The former product manager referenced a series of links between activity on Facebook and deadly violence in Myanmar and Ethiopia, and spying by China and Iran.
“My fear is that without action, divisive and extremist behaviors we see today are only the beginning. What we saw in Myanmar and now in Ethiopia are the opening chapters of a story so terrifying no one wants to read the end of it,” Haugen said, referring to recent bloodshed in both countries.
“You could actually find the Chinese, based on them doing these kinds of things,” she said.

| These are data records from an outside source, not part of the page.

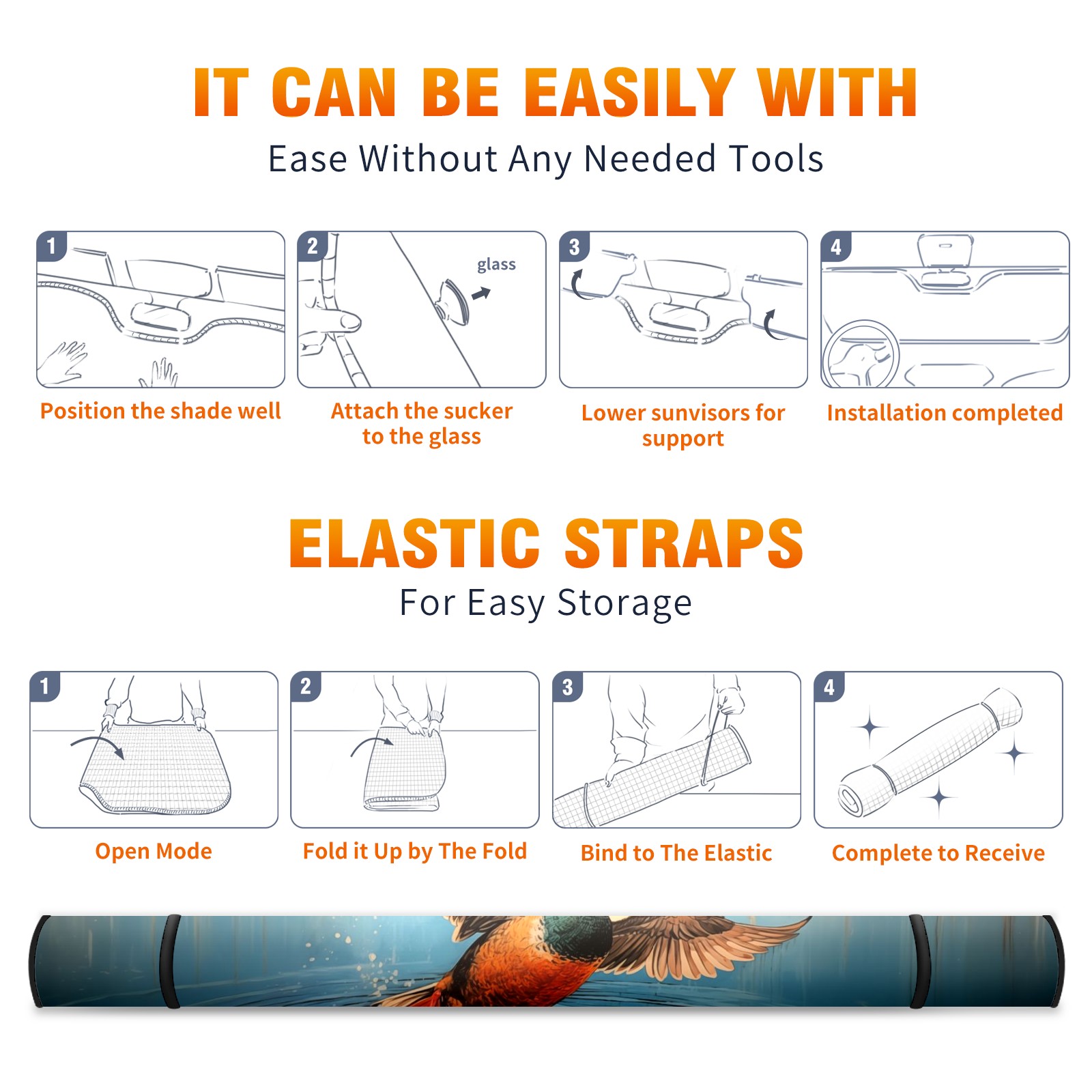 IT CAN BE EASILY WITH

Ease Without Any Needed Tools

1

Position the shade well

2

glass

Attach the sucker to the glass

3

Lower sunvisors for support

4

Installation completed

ELASTIC STRAPS

For Easy Storage

1

Open Mode

2

Fold it Up by The Fold

3

Bind to The Elastic

4

Complete to Receive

Haugen’s team also observed “the active participation of, say, the Iran government doing espionage on other state actors. This is definitely a thing that is happening,” she said.
This summer, Mike Dvilyanski, Facebook’s head of cyber espionage investigations, told CNN the company had disabled “fewer than 200 operational accounts” on its platform associated with the Iranian spying campaign, and notified a similar number of Facebook users they may have been targeted by the group.
Haugen blamed “a consistent understaffing of (Facebook’s) counterespionage information operation and terrorism team” for the ongoing proliferation of such threats however, and said she was also speaking with other parts of Congress about them.
Engagement-based ranking
“I encourage reform of these platforms, not picking and choosing individual ideas, but instead making the ideas safer, less twitchy, less viral, because that is how we scalably solve these problems,” she said.
While Facebook has developed measures to mitigate danger, they are unevenly applied across the world’s languages, Haugen said.
“Facebook also knows, they have admitted in public, that engagement-based ranking is dangerous without integrity and security systems, but then not rolled out those integrity and security systems to most of the languages in the world. And that’s what is causing things like ethnic violence in Ethiopia.”
Following the hearing, Facebook issued a statement attempting to discredit Haugen and disputing “her characterization” of many issues.
“We don’t agree with her characterization of the many issues she testified about. Despite all this, we agree on one thing; it’s time to begin to create standard rules for the internet.”